Stored items from a collection
▼

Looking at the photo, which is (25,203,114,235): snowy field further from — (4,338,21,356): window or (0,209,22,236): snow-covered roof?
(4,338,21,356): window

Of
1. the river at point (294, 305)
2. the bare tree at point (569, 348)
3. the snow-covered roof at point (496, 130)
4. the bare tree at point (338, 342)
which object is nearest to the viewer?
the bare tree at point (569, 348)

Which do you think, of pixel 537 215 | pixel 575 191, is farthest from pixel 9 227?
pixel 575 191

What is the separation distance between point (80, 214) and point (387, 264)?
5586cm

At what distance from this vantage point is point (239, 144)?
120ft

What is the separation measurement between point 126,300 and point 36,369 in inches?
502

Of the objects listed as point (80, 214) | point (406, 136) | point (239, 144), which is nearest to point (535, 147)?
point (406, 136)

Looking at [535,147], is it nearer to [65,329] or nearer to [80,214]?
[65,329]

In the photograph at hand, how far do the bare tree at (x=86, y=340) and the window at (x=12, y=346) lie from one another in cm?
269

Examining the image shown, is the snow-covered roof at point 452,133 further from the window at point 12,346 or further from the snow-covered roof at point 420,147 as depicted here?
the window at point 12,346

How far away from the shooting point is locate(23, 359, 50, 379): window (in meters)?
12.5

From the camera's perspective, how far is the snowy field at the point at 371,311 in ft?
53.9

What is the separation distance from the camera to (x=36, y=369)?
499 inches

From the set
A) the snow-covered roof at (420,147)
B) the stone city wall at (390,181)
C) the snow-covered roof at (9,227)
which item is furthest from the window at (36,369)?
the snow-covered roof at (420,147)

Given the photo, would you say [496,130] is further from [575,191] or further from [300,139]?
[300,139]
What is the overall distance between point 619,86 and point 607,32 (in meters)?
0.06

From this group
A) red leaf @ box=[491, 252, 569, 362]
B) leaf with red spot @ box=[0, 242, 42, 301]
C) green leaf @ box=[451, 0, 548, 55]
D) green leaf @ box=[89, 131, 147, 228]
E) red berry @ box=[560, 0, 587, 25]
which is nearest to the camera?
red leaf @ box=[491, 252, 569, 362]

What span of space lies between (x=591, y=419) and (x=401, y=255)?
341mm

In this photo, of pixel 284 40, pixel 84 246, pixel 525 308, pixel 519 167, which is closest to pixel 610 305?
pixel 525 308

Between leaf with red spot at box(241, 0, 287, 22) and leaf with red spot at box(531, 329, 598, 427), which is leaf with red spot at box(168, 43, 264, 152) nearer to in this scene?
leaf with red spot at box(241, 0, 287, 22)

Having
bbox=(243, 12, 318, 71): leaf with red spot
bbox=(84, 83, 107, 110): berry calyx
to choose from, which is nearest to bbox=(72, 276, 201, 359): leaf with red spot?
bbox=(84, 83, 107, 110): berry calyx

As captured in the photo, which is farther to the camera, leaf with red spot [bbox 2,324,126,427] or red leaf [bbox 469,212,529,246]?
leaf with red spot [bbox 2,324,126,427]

▲

EXERCISE OBJECTIVE — All records above must be set down exactly, please.

THE RESPONSE —
Looking at the photo, which is (25,203,114,235): snowy field further from — (4,338,21,356): window or (0,209,22,236): snow-covered roof?
(4,338,21,356): window

Of
1. the river at point (294, 305)
2. the bare tree at point (569, 348)
3. the snow-covered roof at point (496, 130)
4. the bare tree at point (338, 342)
which object is nearest to the viewer?
the bare tree at point (569, 348)

Which do you think, of pixel 537 215 | pixel 575 191, is farthest from pixel 9 227?
pixel 575 191

What is the separation distance between point (80, 214) and point (387, 264)?
5586cm

At what distance from this vantage point is point (239, 144)?
120ft

What is the separation measurement between point 126,300 and point 36,369 in inches?
502

Of the objects listed as point (80, 214) | point (406, 136) | point (239, 144), which is nearest to point (535, 147)?
point (406, 136)

Looking at [535,147], is it nearer to [65,329] or nearer to [80,214]?
[65,329]

In the photograph at hand, how far do the bare tree at (x=86, y=340) and the window at (x=12, y=346) lie from one another in cm?
269

Examining the image shown, is the snow-covered roof at point 452,133 further from the window at point 12,346 or further from the snow-covered roof at point 420,147 as depicted here?
the window at point 12,346

How far away from the shooting point is locate(23, 359, 50, 379): window (in meters)?
12.5

From the camera's perspective, how far is the snowy field at the point at 371,311 in ft?
53.9

What is the separation distance from the camera to (x=36, y=369)?
499 inches

From the set
A) the snow-covered roof at (420,147)
B) the stone city wall at (390,181)
C) the snow-covered roof at (9,227)
which item is furthest from the window at (36,369)?
the snow-covered roof at (420,147)

Given the photo, would you say [496,130] is further from [575,191] or further from [300,139]?
[300,139]
What is the overall distance between point 619,86 and point 607,32 (in meters)?
0.06

From this group
A) red leaf @ box=[491, 252, 569, 362]
B) leaf with red spot @ box=[0, 242, 42, 301]
C) green leaf @ box=[451, 0, 548, 55]
D) green leaf @ box=[89, 131, 147, 228]
E) red berry @ box=[560, 0, 587, 25]
which is nearest to the camera?
red leaf @ box=[491, 252, 569, 362]

What span of space lies between (x=591, y=419) and (x=401, y=255)?
341mm

In this photo, of pixel 284 40, pixel 84 246, pixel 525 308, pixel 519 167, which is closest to pixel 610 305?
pixel 525 308

Between leaf with red spot at box(241, 0, 287, 22) and leaf with red spot at box(531, 329, 598, 427), which is leaf with red spot at box(168, 43, 264, 152) nearer to in this scene?
leaf with red spot at box(241, 0, 287, 22)

Having
bbox=(243, 12, 318, 71): leaf with red spot
bbox=(84, 83, 107, 110): berry calyx
to choose from, which is nearest to bbox=(72, 276, 201, 359): leaf with red spot?
bbox=(84, 83, 107, 110): berry calyx

As captured in the photo, which is farther to the camera, leaf with red spot [bbox 2,324,126,427] or red leaf [bbox 469,212,529,246]?
leaf with red spot [bbox 2,324,126,427]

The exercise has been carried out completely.